**Выбранный отрывок**
- - - - - - -

Наконец-то достигнута договоренность относительно брака между единственной дочерью Чезаре и Шарлотты д'Альбре, Луизой, и Федерико, наследником маркизы Мантуанской (пока девочке вот-вот должно исполниться три года, а мальчику нет и двух). Они совершенно не похожи. Ребенок Борджиа, уродливый, с «отвратительным» носом и… умным лицом. Красивый ребенок Гонзага уже служит прообразом очаровательного малютки, его изображения будут приводить в восторг папу Юлия II. Но все это не шло ни в какое сравнение с политическими соображениями. Чезаре Борджиа неистово стремился к этому браку; ему был необходим всего лишь прецедент, чтобы расширить господство в Северной Италии, а у Гонзага было не то положение, чтобы отказываться.

- - - - - - -

**Содержимое набора данных**
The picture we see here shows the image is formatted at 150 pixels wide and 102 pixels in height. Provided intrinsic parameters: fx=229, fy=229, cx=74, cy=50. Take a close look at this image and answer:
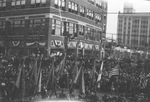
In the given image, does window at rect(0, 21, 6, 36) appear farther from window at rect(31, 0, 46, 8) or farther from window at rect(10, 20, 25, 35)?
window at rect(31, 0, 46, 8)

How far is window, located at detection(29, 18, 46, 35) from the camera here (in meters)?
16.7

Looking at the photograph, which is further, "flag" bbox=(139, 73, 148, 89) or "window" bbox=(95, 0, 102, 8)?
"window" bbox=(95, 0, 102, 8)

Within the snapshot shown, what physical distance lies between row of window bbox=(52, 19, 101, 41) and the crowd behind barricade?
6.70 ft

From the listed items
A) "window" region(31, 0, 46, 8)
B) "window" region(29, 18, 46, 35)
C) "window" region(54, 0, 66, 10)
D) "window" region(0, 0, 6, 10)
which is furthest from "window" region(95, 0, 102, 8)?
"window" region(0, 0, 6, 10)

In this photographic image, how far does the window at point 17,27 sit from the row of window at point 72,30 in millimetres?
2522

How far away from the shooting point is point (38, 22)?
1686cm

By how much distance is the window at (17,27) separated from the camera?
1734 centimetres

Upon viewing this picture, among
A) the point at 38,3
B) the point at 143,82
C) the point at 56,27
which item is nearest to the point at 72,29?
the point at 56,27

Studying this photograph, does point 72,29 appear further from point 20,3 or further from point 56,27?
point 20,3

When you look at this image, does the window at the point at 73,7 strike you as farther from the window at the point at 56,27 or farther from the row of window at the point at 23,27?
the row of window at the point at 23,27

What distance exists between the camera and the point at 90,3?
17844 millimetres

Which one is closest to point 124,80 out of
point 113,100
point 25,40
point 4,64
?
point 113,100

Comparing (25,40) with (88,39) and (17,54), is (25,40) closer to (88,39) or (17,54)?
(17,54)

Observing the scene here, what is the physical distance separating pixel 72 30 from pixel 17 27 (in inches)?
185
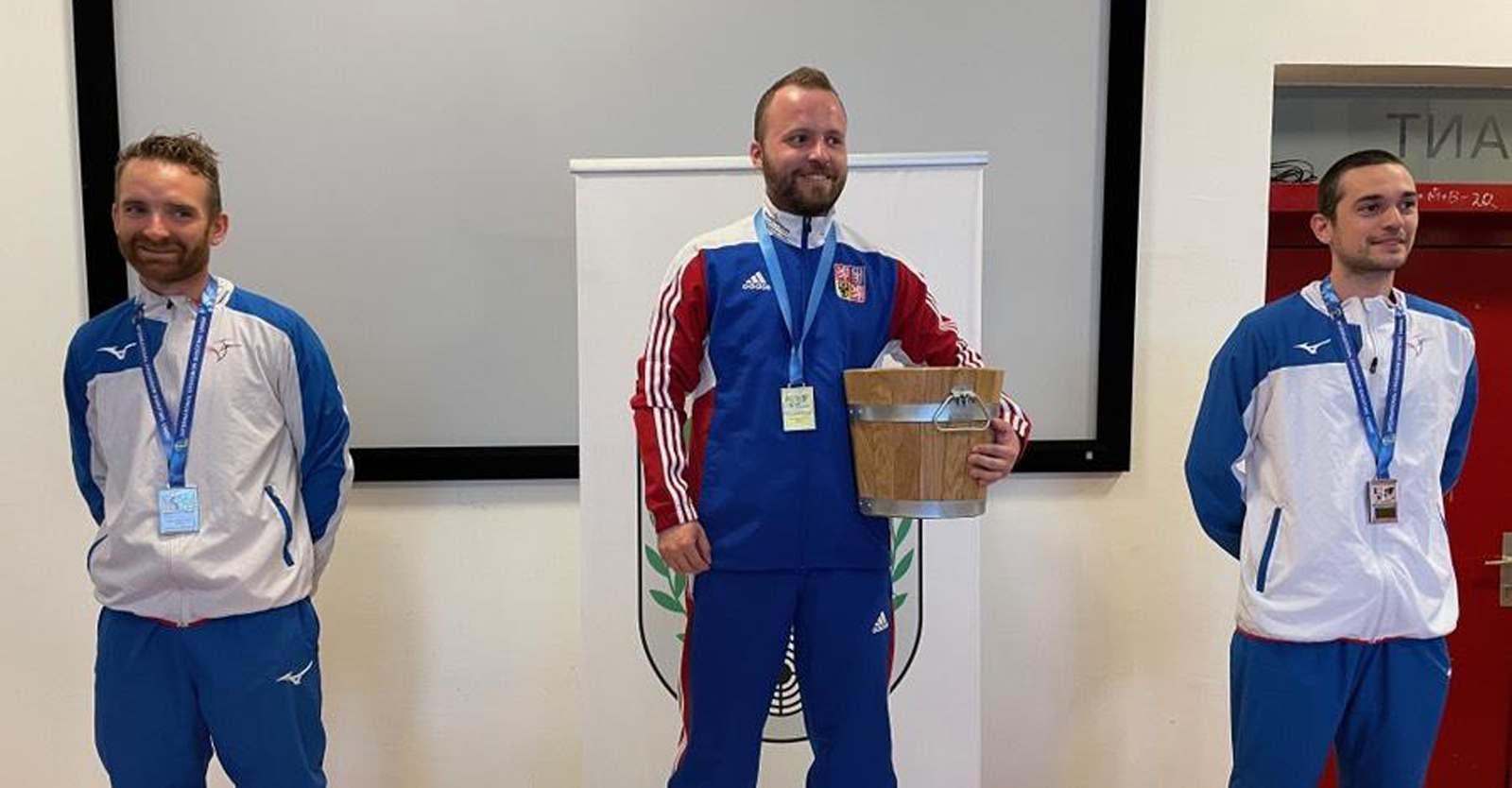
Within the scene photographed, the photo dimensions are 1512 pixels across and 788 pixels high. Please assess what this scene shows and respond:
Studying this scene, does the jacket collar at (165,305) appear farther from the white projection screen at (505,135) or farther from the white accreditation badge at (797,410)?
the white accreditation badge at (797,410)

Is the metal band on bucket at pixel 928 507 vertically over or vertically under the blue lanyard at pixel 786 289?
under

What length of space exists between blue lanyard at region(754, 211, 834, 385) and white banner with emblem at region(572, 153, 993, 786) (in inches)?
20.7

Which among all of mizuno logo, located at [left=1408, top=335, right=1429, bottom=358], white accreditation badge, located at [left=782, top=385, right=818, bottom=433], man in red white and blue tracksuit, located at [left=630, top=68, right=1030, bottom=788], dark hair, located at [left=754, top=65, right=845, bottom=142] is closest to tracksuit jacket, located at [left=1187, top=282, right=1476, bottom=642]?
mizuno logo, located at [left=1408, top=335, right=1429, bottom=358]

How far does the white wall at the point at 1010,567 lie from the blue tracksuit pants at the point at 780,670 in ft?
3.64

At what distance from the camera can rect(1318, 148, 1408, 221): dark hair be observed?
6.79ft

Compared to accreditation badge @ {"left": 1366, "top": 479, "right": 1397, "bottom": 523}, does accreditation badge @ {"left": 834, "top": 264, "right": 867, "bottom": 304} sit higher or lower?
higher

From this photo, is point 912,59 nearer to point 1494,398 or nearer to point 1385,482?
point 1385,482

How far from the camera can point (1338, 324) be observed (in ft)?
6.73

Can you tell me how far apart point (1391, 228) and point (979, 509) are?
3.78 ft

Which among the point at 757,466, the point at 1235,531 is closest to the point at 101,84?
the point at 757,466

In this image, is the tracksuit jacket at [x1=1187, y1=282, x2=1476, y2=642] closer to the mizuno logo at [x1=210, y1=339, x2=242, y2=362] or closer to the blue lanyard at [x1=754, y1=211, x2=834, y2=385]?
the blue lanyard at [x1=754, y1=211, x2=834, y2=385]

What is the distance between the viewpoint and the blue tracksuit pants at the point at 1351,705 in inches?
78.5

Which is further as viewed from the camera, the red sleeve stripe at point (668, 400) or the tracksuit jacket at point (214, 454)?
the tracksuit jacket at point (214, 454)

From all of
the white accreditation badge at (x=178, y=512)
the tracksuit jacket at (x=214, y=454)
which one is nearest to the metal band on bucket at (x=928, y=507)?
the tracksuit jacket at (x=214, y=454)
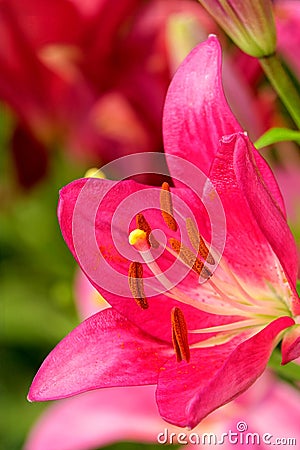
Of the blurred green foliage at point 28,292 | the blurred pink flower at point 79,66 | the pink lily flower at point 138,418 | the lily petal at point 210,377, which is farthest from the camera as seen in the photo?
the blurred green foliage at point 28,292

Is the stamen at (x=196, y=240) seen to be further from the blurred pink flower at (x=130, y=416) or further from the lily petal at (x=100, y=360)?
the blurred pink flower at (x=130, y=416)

- - - - - - -

Продолжите отрывок о браке дочери Чезаре Борджиа с наследником Мантуи, начав сразу после его последнего предложения.

**Ответ на задание**
Именно Изабелла д'Эсте занялась решением вопросов, связанных с брачным соглашением. Потребуется слишком много времени, чтобы описать затеянные ею интриги, притворный энтузиазм, с которым она отправляла посланцев Валентинуа и принимала тех, кого герцог отправлял ей. А с каким изяществом и обходительностью Изабелла пленяла посланцев герцога! А искусство, с коим она умудрялась тормозить решение всех вопросов! Указания, которые она давала своим посланникам, вводили в заблуждение даже Валентинуа, который в деловых отношениях не имел себе равных. Один из ее курьеров, направленный к королю Франции, конфиденциально посоветовал Людовику XII быть очень осмотрительным, прежде чем заключать официальный договор с Борджиа, поскольку «кто знает, что может произойти за это время, между днем нынешним и днем свадьбы». Точно такой же совет исходил от французского короля в период переговоров относительно брака Эсте-Борджиа, и нетрудно представить, какое удовольствие испытали Гонзага, услышав подобные слова. Маркиза использовала их как фишки в своей дерзкой игре, по условиям которой требовалось загнать противника в угол, держать в страхе и не давать передышки.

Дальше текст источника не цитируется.